From within your python venv, edit the /lib/python3.8/site-packages/cerebras_pytorch/saver/storage.py file

vi <venv>/lib/python3.8/site-packages/cerebras_pytorch/saver/storage.py
:530

The section should look like this:

if modified_time > self._last_modified:
    raise RuntimeError(
        f"Attempting to materialize deferred tensor with key "
        f"\"{self._key}\" from file {self._filepath}, but the file has "
        f"since been modified. The loaded tensor value may be "
        f"different from originally loaded tensor.
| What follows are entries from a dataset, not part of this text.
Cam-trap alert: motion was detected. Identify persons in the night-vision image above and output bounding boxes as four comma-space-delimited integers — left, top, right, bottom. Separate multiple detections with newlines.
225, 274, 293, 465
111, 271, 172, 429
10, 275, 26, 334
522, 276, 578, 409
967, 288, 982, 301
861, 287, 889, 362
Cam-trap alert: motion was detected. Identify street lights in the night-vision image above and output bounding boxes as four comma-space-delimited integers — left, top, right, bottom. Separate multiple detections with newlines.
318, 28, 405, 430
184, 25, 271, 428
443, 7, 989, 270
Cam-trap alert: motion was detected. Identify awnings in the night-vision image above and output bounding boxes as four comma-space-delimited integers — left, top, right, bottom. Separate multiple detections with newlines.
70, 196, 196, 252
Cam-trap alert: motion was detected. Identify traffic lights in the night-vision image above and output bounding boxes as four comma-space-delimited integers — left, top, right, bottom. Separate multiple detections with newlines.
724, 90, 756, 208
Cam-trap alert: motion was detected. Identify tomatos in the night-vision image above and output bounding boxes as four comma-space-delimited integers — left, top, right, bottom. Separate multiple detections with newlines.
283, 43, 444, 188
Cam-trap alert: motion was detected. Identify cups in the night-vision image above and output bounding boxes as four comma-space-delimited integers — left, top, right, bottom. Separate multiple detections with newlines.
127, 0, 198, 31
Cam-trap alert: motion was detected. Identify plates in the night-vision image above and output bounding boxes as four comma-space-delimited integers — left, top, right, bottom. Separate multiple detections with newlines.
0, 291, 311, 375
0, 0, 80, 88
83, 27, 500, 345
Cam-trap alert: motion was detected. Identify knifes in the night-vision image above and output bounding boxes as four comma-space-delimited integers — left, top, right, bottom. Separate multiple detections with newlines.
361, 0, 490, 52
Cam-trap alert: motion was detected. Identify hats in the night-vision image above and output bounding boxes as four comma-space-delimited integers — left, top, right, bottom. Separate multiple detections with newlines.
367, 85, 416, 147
Please refrain "
        f"from modifying the file while the run is in progress."
    )

Comment out the section if modified_time > self._last_modified

 #if modified_time > self._last_modified:
 #    raise RuntimeError(
 #        f"Attempting to materialize deferred tensor with key "
 #       f"\"{self._key}\" from file {self._filepath}, but the file has "
 #        f"since been modified. The loaded tensor value may be "
 #        f"different from originally loaded tensor. Please refrain "
 #        f"from modifying the file while the run is in progress."
        #    )
:774

The section should look like this:

   if stat.st_mtime_ns > self._stat.st_mtime_ns:
        raise RuntimeError(
            f"Attempting to {msg} deferred tensor with key "
            f"\"{self._key}\" from file {self._filepath}, but the file has "
            f"since been modified. The loaded tensor value may be "
            f"different from originally loaded tensor. Please refrain "
            f"from modifying the file while the run is in progress."
       )

Comment out the section if stat.st_mtime_ns > self._stat.st_mtime_ns

   #if stat.st_mtime_ns > self._stat.st_mtime_ns:
   #     raise RuntimeError(
   #         f"Attempting to {msg} deferred tensor with key "
   #         f"\"{self._key}\" from file {self._filepath}, but the file has "
   #         f"since been modified. The loaded tensor value may be "
   #         f"different from originally loaded tensor. Please refrain "
   #         f"from modifying the file while the run is in progress."
   #    )

Save the file

Run jobs as per existing documentation

Paths, PYTHONPATH and mount_dirs

There can be some confusion over the correct use of the parameters supplied to the run.py script. There is a helpful explanation page from Cerebras which explains these parameters and how they should be used. Python, paths and mount directories.